- [Aufgabenziel]
Ändern Sie im Bericht über den Naumburger Kinder- und Jugendtreff den Abschnitt zwischen „Von Albrecht Günther“ und „Zuhause geworden ist.“ einschließlich, indem Sie „Schaukel“ durch „Rutsche“ ersetzen, und geben Sie ihn wieder.

Von Albrecht Günther 14.12.2014, 10:43
Phraorawee (links) und andere basteln im Kinder- und Jugendtreff „Freizi“ in Naumburg.
Phraorawee (links) und andere basteln im Kinder- und Jugendtreff „Freizi“ in Naumburg. Torsten Biel Lizenz

Naumburg - Die neunjährige Melanie setzt ihren Ranzen ab, atmet tief durch. „Heute haben wir ganz schön viel auf“, verkündet sie. Zunächst jedoch schwingt sie sich auf die Schaukel, lässt den Unterricht hinter sich. Die Schülerin gehört zu den über 150 Kindern und Jugendlichen, für die der Kinder- und Jugendtreff am Naumburger Heinrich-von-Stephan-Platz zum zweiten Zuhause geworden ist.
„Viele von ihnen kommen direkt nach der Schule zu uns, nutzen die Möglichkeit, hier ihre Hausaufgaben zu erledigen, Freunde zu treffen und sich sinnvoll zu beschäftigen“, sagt René Kügler. Der Pädagoge und Psychologe hält seit 2013 im „Freizi“, wie die Mädchen und Jungen ihren Treff nennen, die Fäden in der Hand.

Jeder ist im Treff willkommen

„Bei uns ist jeder willkommen, Naumburger Familien ebenso wie Asylbewerber oder syrische Kriegsflüchtlinge, die in unserer Stadt leben“, schildert Kügler. „Wir betreuen viele Kinder, deren Eltern über ein nur geringes Einkommen verfügen. Denn niemand sollte ausgegrenzt werden, weil das Budget zu Hause knapp ist.“
Seit diesem Jahr arbeitet das von einem gemeinnützigen Verein getragene „Freizi“ nach einem neuen Konzept, das den Fokus auf Familien richtet. Sie sind das „mit Abstand einflussreichste Soziotop für das Aufwachsen von Kindern und Jugendlichen“, heißt es im Konzept für eine moderne Jugendhilfeform in Naumburg und im Burgenlandkreis. René Kügler: „Bei uns gibt es zwar Regeln, aber keine Schwellen. Im Gegenteil: Wir laden Familien ein, gemeinsame Aktivitäten zu starten. Wenn Kinder und Jugendliche selbst etwas schaffen und erreichen, ist das für sie die größte Anerkennung. Leider fehlt die oftmals zu Hause.“

Mitarbeit am Naumburger WeihnachtsmarktSo wird in der „Freizi“-Werkstatt bereits der diesjährige Naumburger Weihnachtsmarkt vorbereitet. Mit elektrischer Säge, Bohrmaschine und weiteren Werkzeugen - zumeist Spenden von Unternehmen, die sich neue Technik angeschafft haben - entstehen Vorlagen für Schwibbögen und anderen Weihnachtsschmuck. „In einer Hütte des Weihnachtsmarktes werden unsere Kinder und Jugendlichen dann Familien einladen, mit ihnen zu basteln“, erläutert Kügler.

- [Datenteil]

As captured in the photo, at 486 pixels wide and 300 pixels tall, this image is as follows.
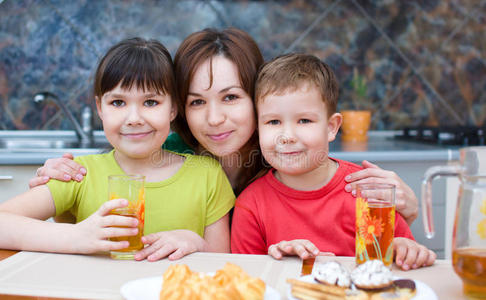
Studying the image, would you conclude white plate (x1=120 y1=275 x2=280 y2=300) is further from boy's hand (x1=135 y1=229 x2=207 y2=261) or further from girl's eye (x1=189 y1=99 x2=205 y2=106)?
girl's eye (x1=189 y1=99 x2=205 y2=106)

* * *

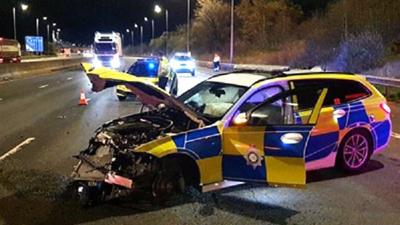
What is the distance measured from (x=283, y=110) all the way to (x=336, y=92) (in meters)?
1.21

- [Ergebnis der Übung]
Von Albrecht Günther 14.12.2014, 10:43
Phraorawee (links) und andere basteln im Kinder- und Jugendtreff „Freizi“ in Naumburg.
Phraorawee (links) und andere basteln im Kinder- und Jugendtreff „Freizi“ in Naumburg. Torsten Biel Lizenz

Naumburg - Die neunjährige Melanie setzt ihren Ranzen ab, atmet tief durch. „Heute haben wir ganz schön viel auf“, verkündet sie. Zunächst jedoch schwingt sie sich auf die Rutsche, lässt den Unterricht hinter sich. Die Schülerin gehört zu den über 150 Kindern und Jugendlichen, für die der Kinder- und Jugendtreff am Naumburger Heinrich-von-Stephan-Platz zum zweiten Zuhause geworden ist.